Most nominees have been white and male. But those appearing Tuesday included one of the few black women Trump has nominated to the bench, Justice Ada E. Brown of the Texas Fifth District Court of Appeals.

Nominees up for votes this week also include two Hispanics.

Judge Rodolfo Armando Ruiz, nominated to the U.S. District Court for the Southern District of Florida, is a former White & Case associate who now serves on the Florida Eleventh Judicial Circuit.

Raul M. Arias-Marxuach, nominated to the District of Puerto Rico, is a capital member with McConnell Valdes in San Juan, whose practice includes civil and commercial litigation.

Trump has appointed and the Senate has confirmed 37 appeals court judges, 58 district judges and the two high court justices.

The Senate has accelerated its confirmation of district judges since shortening the required time between the end of debate and the beginning of a confirmation vote.

Nominees up for confirmation this week also include:

  • Alabama Solicitor General Andrew Lynn Brasher, nominated to the Middle District of Alabama;
  • Texas Deputy Solicitor General J. Campbell Barker, nominated to the Eastern District of Texas; and
  • Joshua Wolson, who was nominated to the Eastern District of Pennsylvania and is now a partner at Dilworth Paxson LLP in Philadelphia.

Alliance for Justice, a progressive organization that has opposed many Trump nominees, described Brasher and Barker as having “dangerous records” on abortion, LGBT, and voting rights, in a tweet Tuesday.

Diversity Milestone

Meanwhile, Brown became the first black woman judicial nominee to get a hearing during the Trump administration.

The former trial court judge nominated in March to the Northern District of Texas has written over 500 opinions and presided over about 150 trials.

She’s also a former prosecutor with the Dallas County district attorney’s office, and has tried about 215 cases to verdict.

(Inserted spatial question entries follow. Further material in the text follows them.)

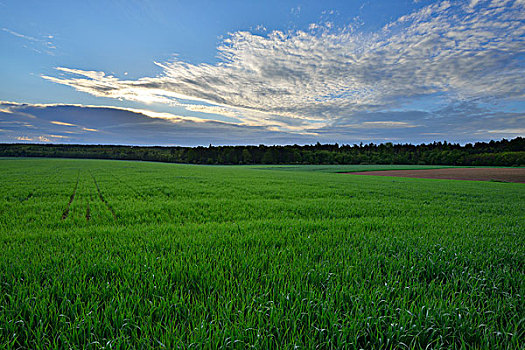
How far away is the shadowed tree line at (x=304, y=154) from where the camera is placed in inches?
4300

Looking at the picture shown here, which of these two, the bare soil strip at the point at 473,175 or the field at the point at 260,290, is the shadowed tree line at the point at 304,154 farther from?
the field at the point at 260,290

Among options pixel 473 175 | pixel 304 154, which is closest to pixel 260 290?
pixel 473 175

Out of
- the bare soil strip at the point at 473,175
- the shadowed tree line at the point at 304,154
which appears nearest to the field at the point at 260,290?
the bare soil strip at the point at 473,175

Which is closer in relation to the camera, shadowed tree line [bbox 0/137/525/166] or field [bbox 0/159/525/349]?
field [bbox 0/159/525/349]

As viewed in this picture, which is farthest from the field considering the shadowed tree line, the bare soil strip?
the shadowed tree line

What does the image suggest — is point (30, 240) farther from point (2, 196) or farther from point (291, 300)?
point (2, 196)

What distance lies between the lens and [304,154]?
138 meters

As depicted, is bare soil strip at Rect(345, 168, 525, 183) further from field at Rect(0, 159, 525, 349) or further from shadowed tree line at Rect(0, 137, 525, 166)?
shadowed tree line at Rect(0, 137, 525, 166)

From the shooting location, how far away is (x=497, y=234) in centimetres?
641

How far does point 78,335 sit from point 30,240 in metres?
4.88

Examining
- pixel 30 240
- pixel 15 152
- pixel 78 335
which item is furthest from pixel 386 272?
pixel 15 152

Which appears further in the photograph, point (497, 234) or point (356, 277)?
point (497, 234)

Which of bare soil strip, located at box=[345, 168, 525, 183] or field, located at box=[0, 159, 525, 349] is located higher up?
field, located at box=[0, 159, 525, 349]

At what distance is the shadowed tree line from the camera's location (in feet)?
358
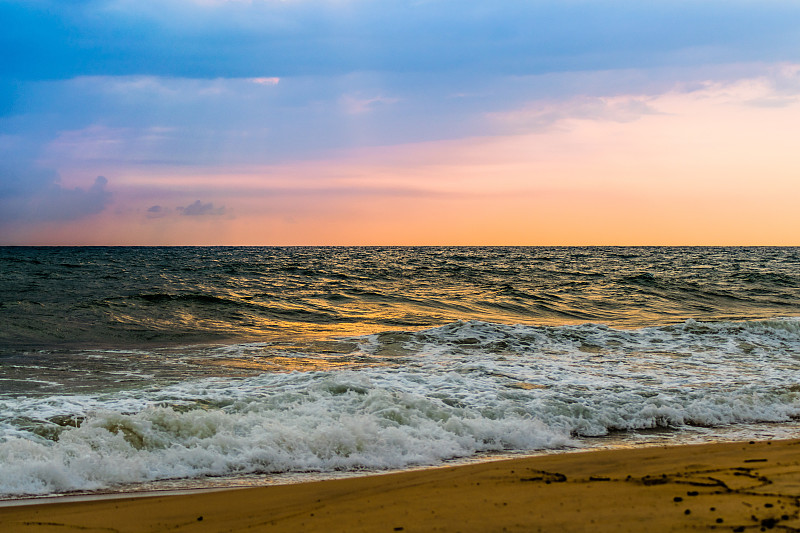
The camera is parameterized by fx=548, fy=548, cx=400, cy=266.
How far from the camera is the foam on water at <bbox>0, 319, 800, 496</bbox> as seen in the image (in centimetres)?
534

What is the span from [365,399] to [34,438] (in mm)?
3589

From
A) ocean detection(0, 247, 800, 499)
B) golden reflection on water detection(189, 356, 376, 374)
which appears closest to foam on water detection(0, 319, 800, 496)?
ocean detection(0, 247, 800, 499)

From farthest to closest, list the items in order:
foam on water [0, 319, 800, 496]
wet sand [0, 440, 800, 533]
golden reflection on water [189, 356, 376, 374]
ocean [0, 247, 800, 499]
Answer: golden reflection on water [189, 356, 376, 374], ocean [0, 247, 800, 499], foam on water [0, 319, 800, 496], wet sand [0, 440, 800, 533]

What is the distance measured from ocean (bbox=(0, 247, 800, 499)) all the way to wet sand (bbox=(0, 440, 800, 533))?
79 cm

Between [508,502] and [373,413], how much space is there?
3015mm

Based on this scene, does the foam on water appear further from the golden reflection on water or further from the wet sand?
the wet sand

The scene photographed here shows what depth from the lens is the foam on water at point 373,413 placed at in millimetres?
5344

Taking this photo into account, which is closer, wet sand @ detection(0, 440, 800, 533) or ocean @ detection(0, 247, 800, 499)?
wet sand @ detection(0, 440, 800, 533)

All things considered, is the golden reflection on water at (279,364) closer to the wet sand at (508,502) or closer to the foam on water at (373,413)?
the foam on water at (373,413)

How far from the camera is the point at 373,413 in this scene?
6551 millimetres

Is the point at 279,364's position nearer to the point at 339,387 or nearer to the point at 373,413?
the point at 339,387

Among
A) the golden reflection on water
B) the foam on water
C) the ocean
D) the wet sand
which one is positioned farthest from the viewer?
the golden reflection on water

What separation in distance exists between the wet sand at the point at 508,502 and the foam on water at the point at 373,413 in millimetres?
793

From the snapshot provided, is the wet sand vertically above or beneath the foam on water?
above
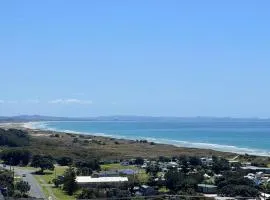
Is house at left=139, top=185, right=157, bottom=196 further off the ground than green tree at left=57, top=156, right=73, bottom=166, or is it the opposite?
green tree at left=57, top=156, right=73, bottom=166

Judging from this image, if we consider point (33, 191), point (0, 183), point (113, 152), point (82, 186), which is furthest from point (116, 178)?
point (113, 152)

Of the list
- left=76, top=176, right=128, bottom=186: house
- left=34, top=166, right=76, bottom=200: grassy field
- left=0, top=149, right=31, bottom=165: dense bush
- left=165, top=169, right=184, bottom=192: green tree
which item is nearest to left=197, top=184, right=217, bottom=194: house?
left=165, top=169, right=184, bottom=192: green tree

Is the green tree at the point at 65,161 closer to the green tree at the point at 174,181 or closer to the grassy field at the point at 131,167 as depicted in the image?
the grassy field at the point at 131,167

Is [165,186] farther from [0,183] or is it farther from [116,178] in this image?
[0,183]

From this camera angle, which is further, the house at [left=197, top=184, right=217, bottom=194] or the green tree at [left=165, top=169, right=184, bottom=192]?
the green tree at [left=165, top=169, right=184, bottom=192]

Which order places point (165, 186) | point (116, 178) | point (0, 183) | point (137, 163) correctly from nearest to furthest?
point (0, 183)
point (165, 186)
point (116, 178)
point (137, 163)

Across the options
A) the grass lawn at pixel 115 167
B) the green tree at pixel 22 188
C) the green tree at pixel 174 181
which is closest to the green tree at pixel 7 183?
the green tree at pixel 22 188

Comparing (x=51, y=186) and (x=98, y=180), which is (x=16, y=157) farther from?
(x=98, y=180)

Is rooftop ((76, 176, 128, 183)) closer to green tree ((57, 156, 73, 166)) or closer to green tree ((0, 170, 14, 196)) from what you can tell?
green tree ((0, 170, 14, 196))

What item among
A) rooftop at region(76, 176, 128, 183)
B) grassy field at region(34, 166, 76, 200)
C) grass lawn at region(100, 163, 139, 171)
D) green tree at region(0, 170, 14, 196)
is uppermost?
green tree at region(0, 170, 14, 196)

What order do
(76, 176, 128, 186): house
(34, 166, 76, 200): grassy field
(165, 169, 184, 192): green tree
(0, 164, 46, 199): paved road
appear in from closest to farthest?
(34, 166, 76, 200): grassy field < (0, 164, 46, 199): paved road < (165, 169, 184, 192): green tree < (76, 176, 128, 186): house

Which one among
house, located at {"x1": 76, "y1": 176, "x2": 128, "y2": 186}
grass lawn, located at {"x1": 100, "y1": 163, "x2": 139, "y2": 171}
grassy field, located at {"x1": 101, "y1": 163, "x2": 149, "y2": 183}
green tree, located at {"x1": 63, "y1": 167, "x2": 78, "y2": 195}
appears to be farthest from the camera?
grass lawn, located at {"x1": 100, "y1": 163, "x2": 139, "y2": 171}
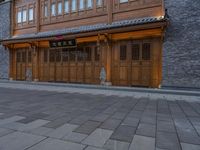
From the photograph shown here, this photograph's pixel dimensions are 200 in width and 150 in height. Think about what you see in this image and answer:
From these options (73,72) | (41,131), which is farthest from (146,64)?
(41,131)

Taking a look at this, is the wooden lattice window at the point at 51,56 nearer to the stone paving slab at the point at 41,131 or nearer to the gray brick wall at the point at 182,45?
the gray brick wall at the point at 182,45

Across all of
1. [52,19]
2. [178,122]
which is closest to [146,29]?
[178,122]

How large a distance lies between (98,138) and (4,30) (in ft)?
55.2

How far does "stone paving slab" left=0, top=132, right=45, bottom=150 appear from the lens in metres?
2.61

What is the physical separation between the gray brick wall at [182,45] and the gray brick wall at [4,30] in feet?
45.6

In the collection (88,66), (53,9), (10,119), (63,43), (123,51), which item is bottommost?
(10,119)

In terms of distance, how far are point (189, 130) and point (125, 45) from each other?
25.3ft

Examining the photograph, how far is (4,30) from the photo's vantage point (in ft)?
52.4

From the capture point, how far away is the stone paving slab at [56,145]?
8.55ft

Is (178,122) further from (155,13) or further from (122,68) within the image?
(155,13)

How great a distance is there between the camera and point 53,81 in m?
13.1

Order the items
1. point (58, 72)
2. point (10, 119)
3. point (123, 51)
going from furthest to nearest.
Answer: point (58, 72)
point (123, 51)
point (10, 119)

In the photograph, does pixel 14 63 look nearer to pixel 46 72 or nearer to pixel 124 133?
pixel 46 72

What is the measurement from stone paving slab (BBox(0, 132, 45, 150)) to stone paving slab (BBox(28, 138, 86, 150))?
144 mm
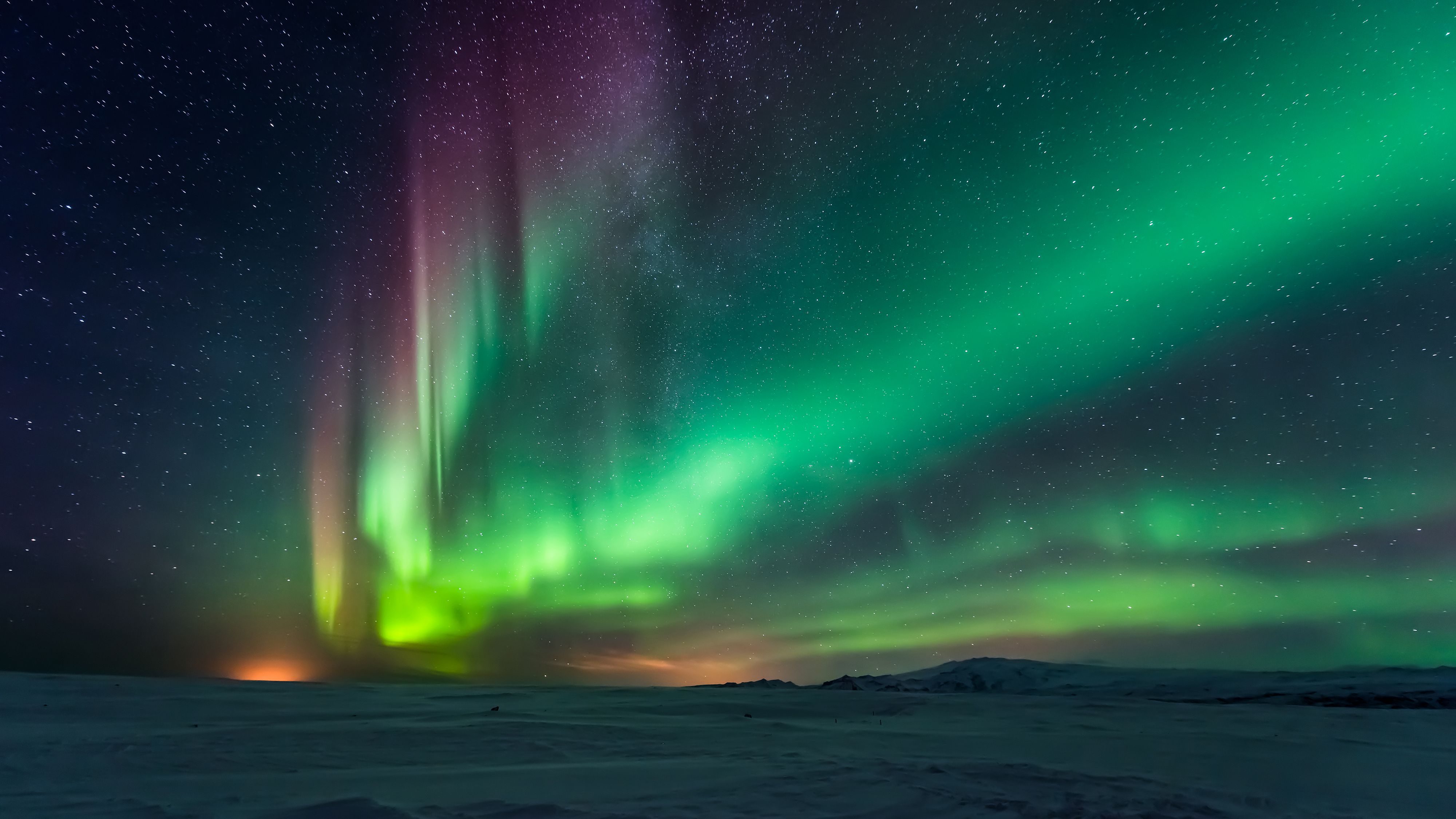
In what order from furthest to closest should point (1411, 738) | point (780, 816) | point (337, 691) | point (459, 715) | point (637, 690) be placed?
point (637, 690) → point (337, 691) → point (459, 715) → point (1411, 738) → point (780, 816)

Another black woman, Magistrate Judge Stephanie Dawkins Davis, was nominated in March to the Eastern District of Michigan but has yet to get a hearing.

Brown on Brown

Sen. Richard Blumenthal, a Democrat from Connecticut, asked Brown whether the landmark civil rights decision of Brown v.Board of Education was correctly decided.

Brown declined to give her opinion about the decision, and said that Cannon 3A(6) of the Code of Conduct for U.S. Judges prevented her from doing so.

But she said that Brown allowed her to attend a racially integrated school, compared to the “poor, segregated school” that her father attended.

Blumenthal said he believed the cannon was inapplicable and that Brown could have answered the question.

Brown said she would treat Brown as controlling precedent that she would follow as a district judge, in response to a question from Sen. John Cornyn, a Republican from Texas.

District court nominees Steven D. Grimberg and Magistrate Judge David John Novak also testified at the hearing, and similarly declined to opine on Brown.

Grimberg, nominated to the Northern District of Georgia, is the general counsel and managing director of Nardello & Co., a global investigations firm.

Novak is a nominee to the same district he now serves, the Eastern District of Virginia.